Seven years have passed but Italy is still very far from countries like Belgium, the Netherlands or Luxembourg, which have already introduced the right to a dignified death (that is, those who are terminally ill and, in the opinion of medical experts, experiencing unbearable suffering with no hope of improvement, may ask for euthanasia).

Ever since, hundreds and hundreds of people, either terminally ill or suffering from debilitating illness, have had to travel from Italy to Switzerland (and pay between 10,000 to 13,000 euros) in order to be freed from their pain and be granted a peaceful death.

Recent estimates show that there are as many as 200 "euthanasia exiles" each year. In the meantime, Max Fanelli - a man who was about to move to Africa to do non-profit work but became completely paralysed by amyotrophic lateral sclerosis - has now became the latest symbol of the battle for a just law on the right to die.

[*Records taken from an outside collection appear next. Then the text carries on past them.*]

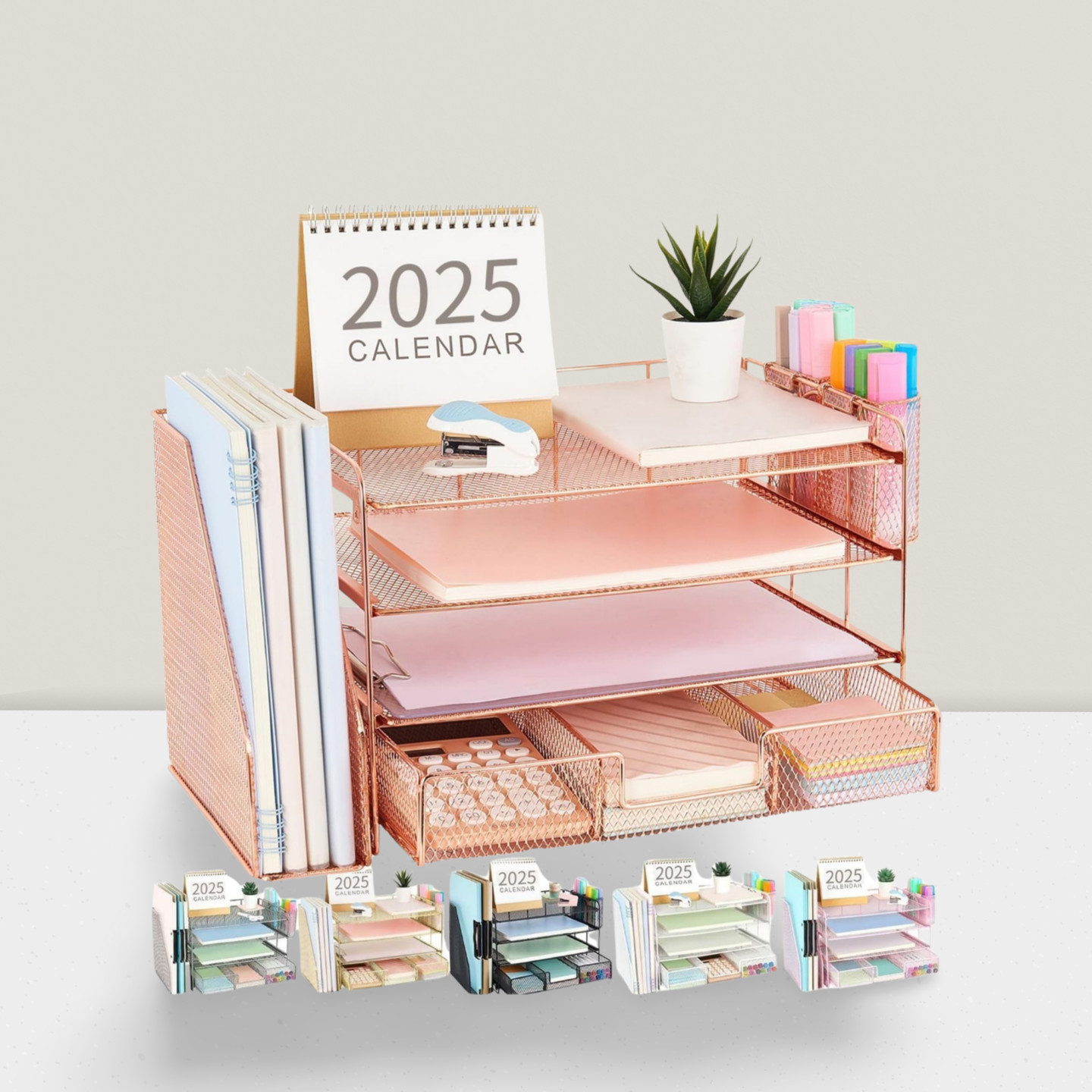 4-Tier Paper Letter Tray Organizer with File Holder Pen Holder Rose Gold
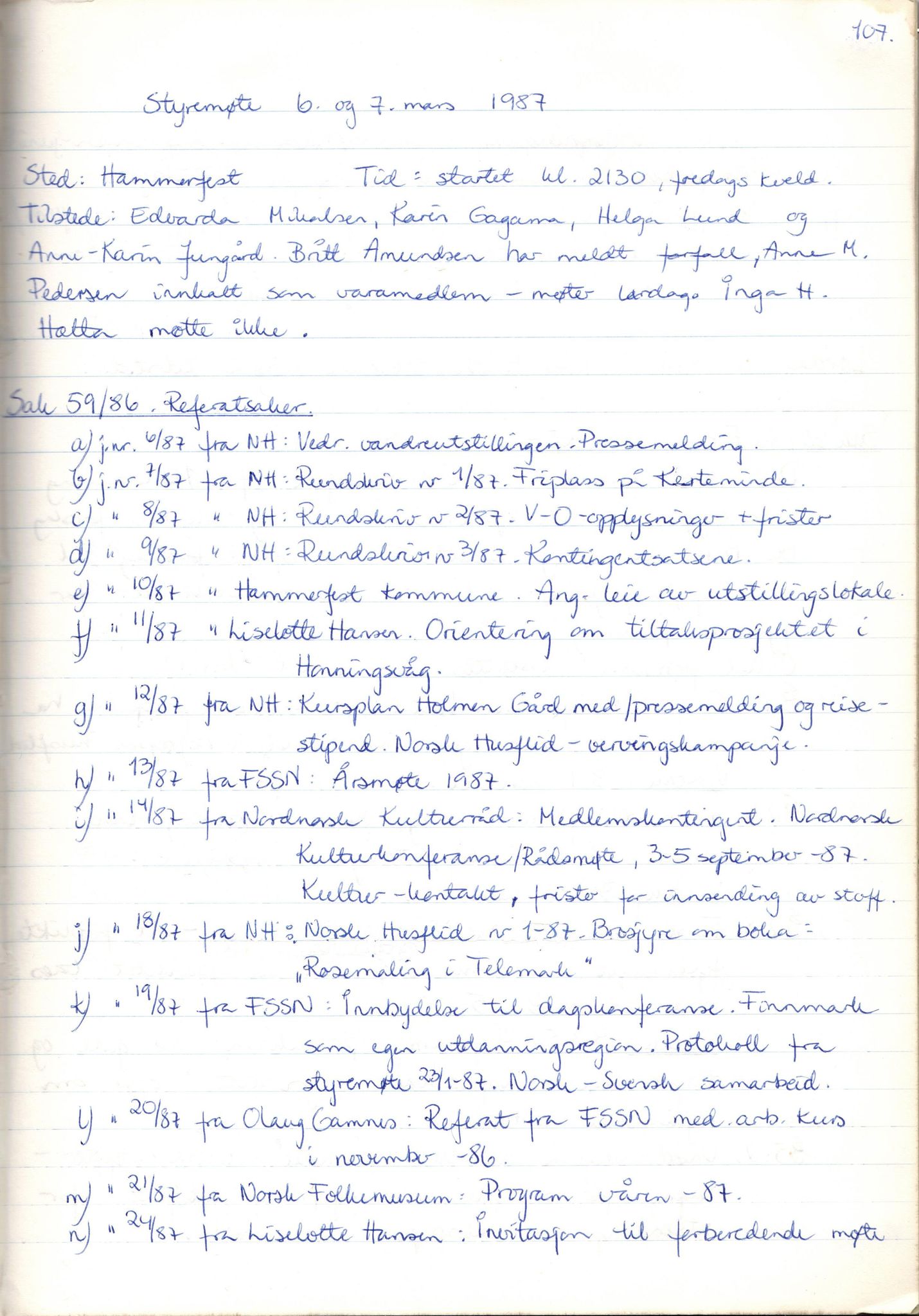 Finnmark Husflidslag, FMFB/A-1134/A/L0003: Møtebok, 1983-1994, p. 145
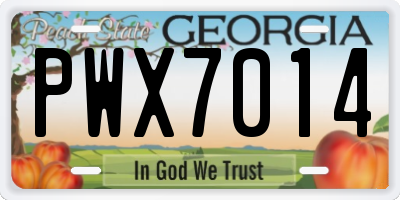 GA license plate PWX7014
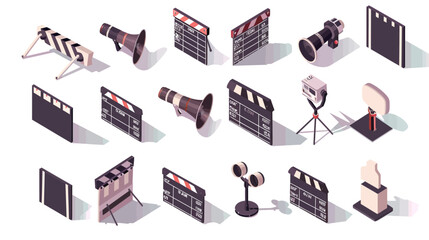 Collection of isometric film production equipment icons including clapperboards, cameras and lighting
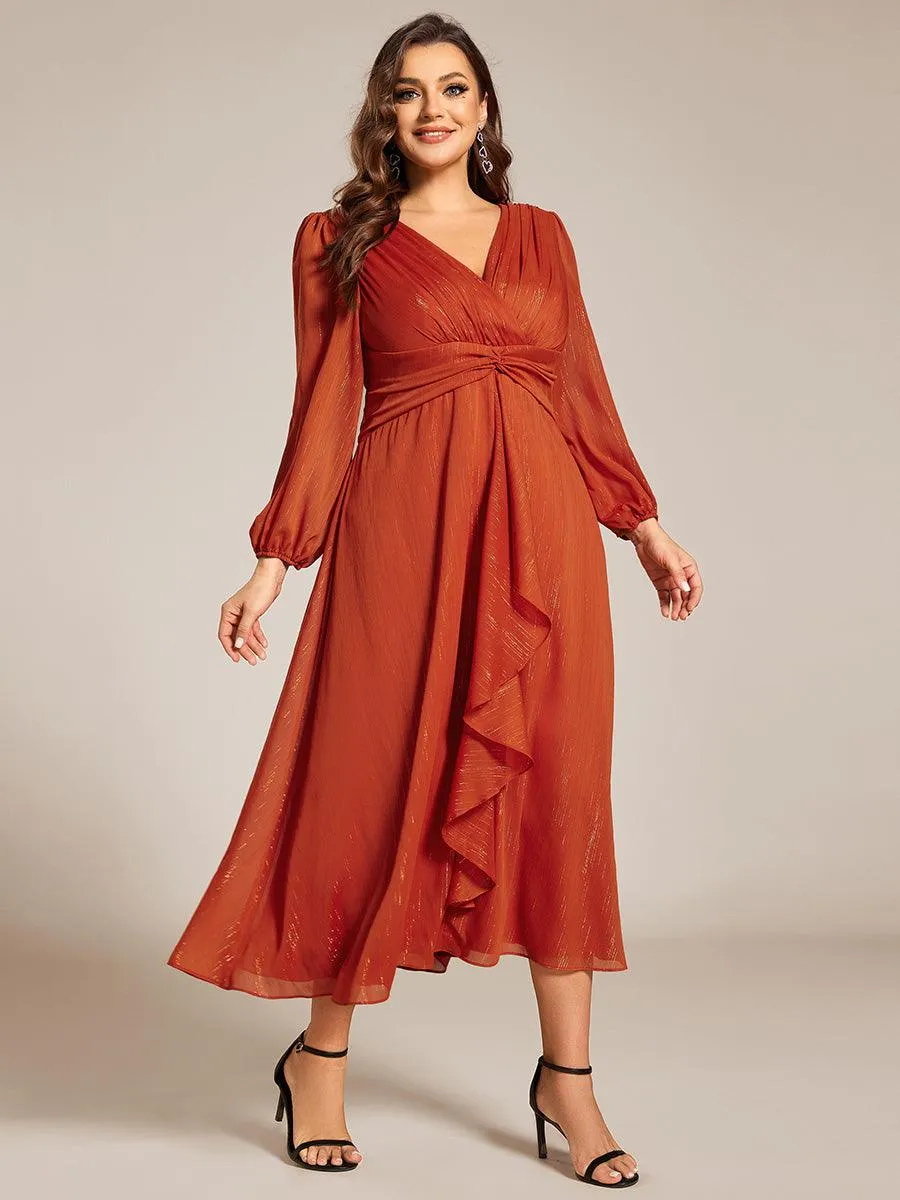 Robe de soirée trapèze scintillante à manches longues et col en V en mousseline de soie avec torsadé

Bringing forward the debate

Civil society organizations have played a crucial role in furthering the debate on the right to die in Italy. The Associazione Luca Coscioni has been especially active on the issue, not only by proposing and promoting the popular law proposal on euthanasia and biological wills, which has been the basis for the current legislative process, but also through actions of civil disobedience.

This really is a life and death matter. Now the ball is in the politicians' court: has the time finally come for a law on the right to die in Italy?